Pfizer's "Witness Tampering" Motion in Neurontin Case Is Denied
By Jim Edwards | Oct 14, 2009
A federal judge has ruled against Pfizer’s request for sanctions against a witness in the Neurontin litigation whom it alleged had attempted to wrongly influence another witness in the case. The judge dismissed Pfizer’s allegations with just four words:
This Motion is DENIED.
The ruling draws to a close a gossipy sideshow that mostly has nothing to do with the meat of the case: Whether Pfizer wrongly promoted Neurontin so that patients who never should have been on the drug ended up with prescriptions for it.

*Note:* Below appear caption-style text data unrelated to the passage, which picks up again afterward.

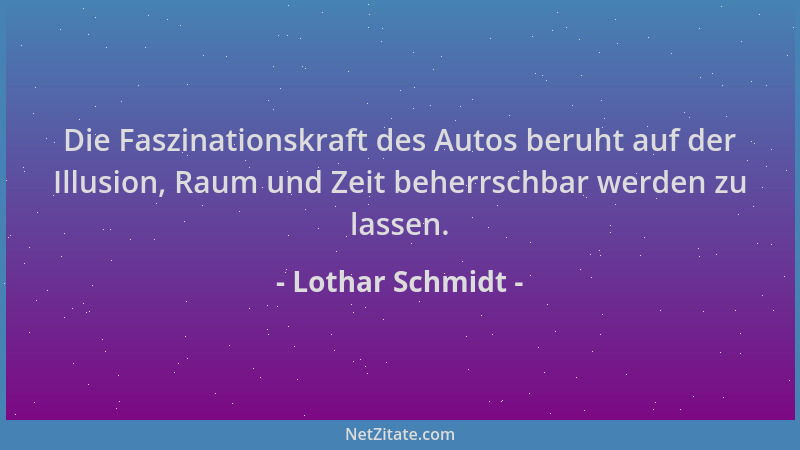 Lothar Schmidt - Die Faszinationskraft des Autos beruht auf der Illusion, Raum und Zeit beherrschbar werden zu lassen....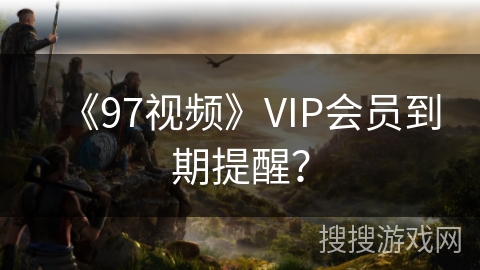 《97视频》VIP会员到期提醒？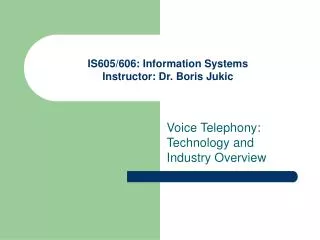 IS605/606: Information Systems Instructor: Dr. Boris Jukic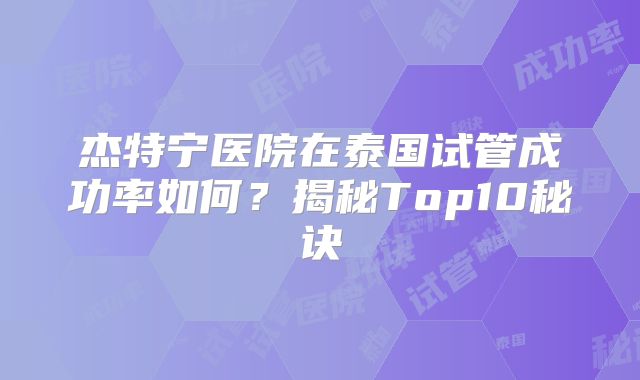 杰特宁医院在泰国试管成功率如何？揭秘Top10秘诀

Pfizer had complained that Dr. David Egilman, an expert witness in the case, had sent a truncated copy of a controversial email to another witness in the case, the doctor who treated Hartley Shearer, a Massachusetts man whose family claims he killed himself after taking the drug. (BNET revealed that the email was from former Pfizer vp/neuroscience Atul Pande, telling a colleague that there is “negligible evidence” for the use of Neurontin in bipolar disorder and that the drug is “not a good anti-manic treatment.”)
Pfizer claimed that Egilman had “cherry-picked” the document and that he was attempting to tamper with the witness. In response, the plaintiffs’ lawyers accused Pfizer of “blatant hypocrisy” because in another Neurontin case the company had sent an ex-CIA agent to the house of a witness and terrified his family.